Work task A: Duplicate the part of the post on holidays and ritual that opens with the words "The corporatization of" and closes with "into the mainstream.".
Work task B:
Answer these questions from the post on holidays and ritual:
(i) By what period, according to the post, had holidays like Christmas and Halloween become popular?
(ii) Which church condemned the growing popularity of Halloween?
(iii) What is the name of the Bishop of Siguenza-Guadalajara?

Friday, November 6, 2009

Revel and Ritual in the Post-Prosperity Age (UPDATE)

Revel and Ritual in the Post-Prosperity Age (UPDATE): "


In America, one of the lingering legacies of our Puritan roots is a simultaneous mistrust and economic exploitation of holidays and festivals. It really wasn't until the late 19th Century that holidays like Christmas and Halloween became popular- or even tolerated in some quarters. But there's still a strange sense of impropriety about it all, as if we should feel guilty about the act of celebration.

In addition, our holidays have become a minefield of commercial exploitation, which -surprise, surprise - only feeds into our alienation. Christmas has all but been destroyed by commercialism and sectarianism. It needs a major makeover and will probably get one if the economy continues to tank. Given the current political climate, it would probably need to be some kind of generic Winter Solstice festival, but that's where most of the familiar Christmas trappings- the cool ones, at least- originally come from anyhow.

At their roots all of our holidays are keyed into the rhythms of nature, which we have almost completely divorced ourselves from in our denatured existence. But there are signs of change. A lot of this is bleedover from the gay community, a lot of is coming from the neopagan and goth communities. You also have the equivalent of holidays-slash-pilgrimages with the convention circuit in different fan communities as well.




When you think about how we go through the workaday week, you realize it's these kind of holidays that give structure to our day to day life. It may be counterintuitive, but I don't see why Christmas and Easter (read: Ishtar) can't be celebrated by everybody, since they are in fact impossibly ancient holidays that were Christianized solely for political reasons.

I'm very encouraged by the Halloween revival and all of the Burning Man offshoots out there. The Super Bowl, Valentine's Day, Mardi Gras, St. Paddy's, Easter, Cinco De Mayo, Summer Solstice, Fourth of July, Halloween, Thanksgiving, Christmas, New Year's Eve- hell, bring it on. Get together and dress up and celebrate and drink and screw and eat and laugh and puke. It may end up being the closest thing to a social glue we have.

Meanwhile, I'll just sit in my space capsule here and try to parse the meaning of it all. And one meaning I've parsed is that not only are these festivals increasingly independent of belief systems, they may actually be better off without them. The meaning is the act of the celebration itself. But again, at their core these festivals are based in those rhythms of nature that religious narratives were later imposed on.

The corporatization of our culture breeds alienation and isolation, and the result of that is paranoia. The cure for that debilitating disease is community, gathering, interaction, networking. And this new model of holiday gives these processes a compelling structure. The gay community has traditionally used festival and celebration as a way to deal with alienation and isolation, as have marginalized immigrant communities.

Now that we are all made to feel alien and expendable, it's only natural for this process to spread into the mainstream.


In their purest form, holidays give us an opportunity to reconnect with symbol and with ritual, which can't help but feed the Dreaming Mind. But only if these rituals are taken back from the pimps and ripoff artists who've been controlling them for the past hundred years.




UPDATE: This is interesting. Cheers to Astronut.

UPDATE:
Please tell me this is a joke:

Earlier this week the Catholic Church in Spain also condemned the growing popularity of Halloween, saying it threatened to overshadow the Christian festival of All Saints' Day.

The Bishop of Siguenza-Guadalajara, Jose Sanchez, said there was a risk that Halloween could 'replace Christian customs like devotion to saints and praying for the dead.'

Uh, excuse me, your holiness but don't you have it the wrong way round?

Supplied material:
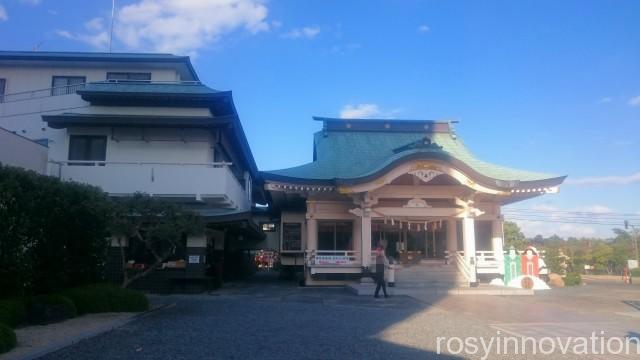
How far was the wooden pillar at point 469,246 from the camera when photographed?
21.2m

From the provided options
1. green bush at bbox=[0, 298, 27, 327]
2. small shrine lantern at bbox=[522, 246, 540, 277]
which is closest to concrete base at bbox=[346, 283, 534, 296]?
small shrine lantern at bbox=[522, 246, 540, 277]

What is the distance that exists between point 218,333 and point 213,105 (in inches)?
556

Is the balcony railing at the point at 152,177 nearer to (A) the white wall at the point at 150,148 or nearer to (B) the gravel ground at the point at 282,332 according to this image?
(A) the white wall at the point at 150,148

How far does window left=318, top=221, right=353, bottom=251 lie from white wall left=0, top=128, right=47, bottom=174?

==

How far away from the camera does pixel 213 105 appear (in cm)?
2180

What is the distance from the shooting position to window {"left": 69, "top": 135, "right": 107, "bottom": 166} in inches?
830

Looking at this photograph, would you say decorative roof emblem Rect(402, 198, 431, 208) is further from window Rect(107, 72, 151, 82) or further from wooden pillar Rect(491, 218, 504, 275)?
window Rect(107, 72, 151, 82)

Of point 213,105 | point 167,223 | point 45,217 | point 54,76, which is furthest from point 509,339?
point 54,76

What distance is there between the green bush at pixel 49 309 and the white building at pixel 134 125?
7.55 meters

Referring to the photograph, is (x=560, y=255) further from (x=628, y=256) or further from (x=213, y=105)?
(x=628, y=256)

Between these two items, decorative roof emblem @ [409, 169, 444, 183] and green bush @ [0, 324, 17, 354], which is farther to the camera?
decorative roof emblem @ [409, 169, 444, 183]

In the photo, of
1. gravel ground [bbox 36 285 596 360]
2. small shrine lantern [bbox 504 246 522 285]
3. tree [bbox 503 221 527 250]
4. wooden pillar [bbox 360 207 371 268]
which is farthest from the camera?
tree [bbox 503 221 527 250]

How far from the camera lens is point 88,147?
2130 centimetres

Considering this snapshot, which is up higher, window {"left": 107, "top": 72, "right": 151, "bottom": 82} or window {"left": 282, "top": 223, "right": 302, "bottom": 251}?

Result A:
The corporatization of our culture breeds alienation and isolation, and the result of that is paranoia. The cure for that debilitating disease is community, gathering, interaction, networking. And this new model of holiday gives these processes a compelling structure. The gay community has traditionally used festival and celebration as a way to deal with alienation and isolation, as have marginalized immigrant communities.

Now that we are all made to feel alien and expendable, it's only natural for this process to spread into the mainstream.

Result B:
(i) The late 19th Century.
(ii) The Catholic Church in Spain.
(iii) Jose Sanchez.